=== Erforderliche Schritte ===
**a)** Beantworte die folgenden Fragen anhand des Quellenauszugs.
(i) Welches Aktenzeichen trägt das Urteil des Landgerichts Berlin vom 1.7.2022?
(ii) Von der Linie welches Senats des BGH weicht die Kammer ab?
(iii) Welches neu geschaffene Kriterium hat der BGH in den Bolzplatzentscheidungen verwendet?
**b)** Kopiere bitte den Abschnitt des Quellenauszugs von „von Dr. Michael“ bis „Räumungsklage entfallen würde.“ wortgetreu.

Es musste ja kommen - das Landgericht Berlin und der Angriff auf den BGH

von Dr. Michael Selk, veröffentlicht am 07.07.2022

Mit Urteil vom 1.7.2022 (66 S 200/21) (BeckRS 2022, 15450) hält das Landgericht Berlin (jedenfalls die dortige ZK 66) an der Rechtsauffassung fest, dass die Heilungsvorschrift des § 569 III Nr.2 S.1 BGB auch auf die fristgemäße Kündigung gem. § 573 I BGB angewendet werden kann - mit der Folge, dass auch die Wirkung der fristgemäßen, nicht nur der fristlosen Kündigung bei Zahlung binnen zweier Monate nach Rechtshängigkeit der Räumungsklage entfallen würde. 

Das Bemerkenswerte an der Entscheidung ist nicht unbedingt der Umstand, dass die Kammer von der dagegenstehenden Linie des VIII. Zivilsenats des BGH (mehrfach entschieden, etwa NZM 2018, 941) abweicht (die Kammer wurde sogar vom BGH früher mit dieser Rechtsauffassung aufgehoben), sondern wie dies geschieht. Das Landgericht wehrt sich vehement gegen den Vorwurf des BGH, man würde mit dieser Auffassung gegen eindeutige gesetzliche Regelungen verstoßen - und startet einen verbalen Gegenangriff auf den Senat in einer bislang jedenfalls im Mietrecht unter Gerichten noch nie da gewesenen Weise. Dem BGH wird vorgeworfen, man verkenne dort die "Wirklichkeitswahrnehmung", die entgegenstehende Argumentation des BGH  sei "unverständlich", vieles bliebe "unerklärt", Erwägungen seien "verfehlt" usw usw. Man muss es einfach lesen, um es fassen zu können.

Durchaus süffisant verweist die Kammer eingangs ihrer Begründung auf die Bolzplatzentscheidungen des Senats gerade als Beispiel dafür, was eine angeblich richtige Auslegung leisten könne - denn gerade dort hat der BGH mit dem neu geschaffenen Kriterium der "Ausstrahlungswirkung" in den eindeutigen Wortlaut des § 536 BGB den § 906 BGB "implantiert". "Wie weit ein Gericht dabei in der Auslegung gehen kann..." und wie "überraschend" dies sein könne, formuliert die Kammer (Rn 13) nicht zu Unrecht - und fordert nachvollziehbar in der Folge vom BGH eine Anwendung der juristischen Auslegungsmethoden, die den Regeln der Logik folgt, sich ausführlich mit den Argumenten des BGH auseinandersetzend.

=== Datenauszug ===
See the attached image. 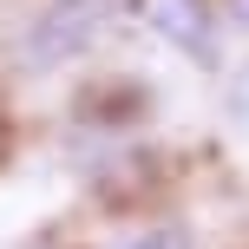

=== Vollständige Antworten ===
**a)**
(i) 66 S 200/21
(ii) Vom VIII. Zivilsenat des BGH
(iii) Die „Ausstrahlungswirkung“

**b)**
von Dr. Michael Selk, veröffentlicht am 07.07.2022

Mit Urteil vom 1.7.2022 (66 S 200/21) (BeckRS 2022, 15450) hält das Landgericht Berlin (jedenfalls die dortige ZK 66) an der Rechtsauffassung fest, dass die Heilungsvorschrift des § 569 III Nr.2 S.1 BGB auch auf die fristgemäße Kündigung gem. § 573 I BGB angewendet werden kann - mit der Folge, dass auch die Wirkung der fristgemäßen, nicht nur der fristlosen Kündigung bei Zahlung binnen zweier Monate nach Rechtshängigkeit der Räumungsklage entfallen würde.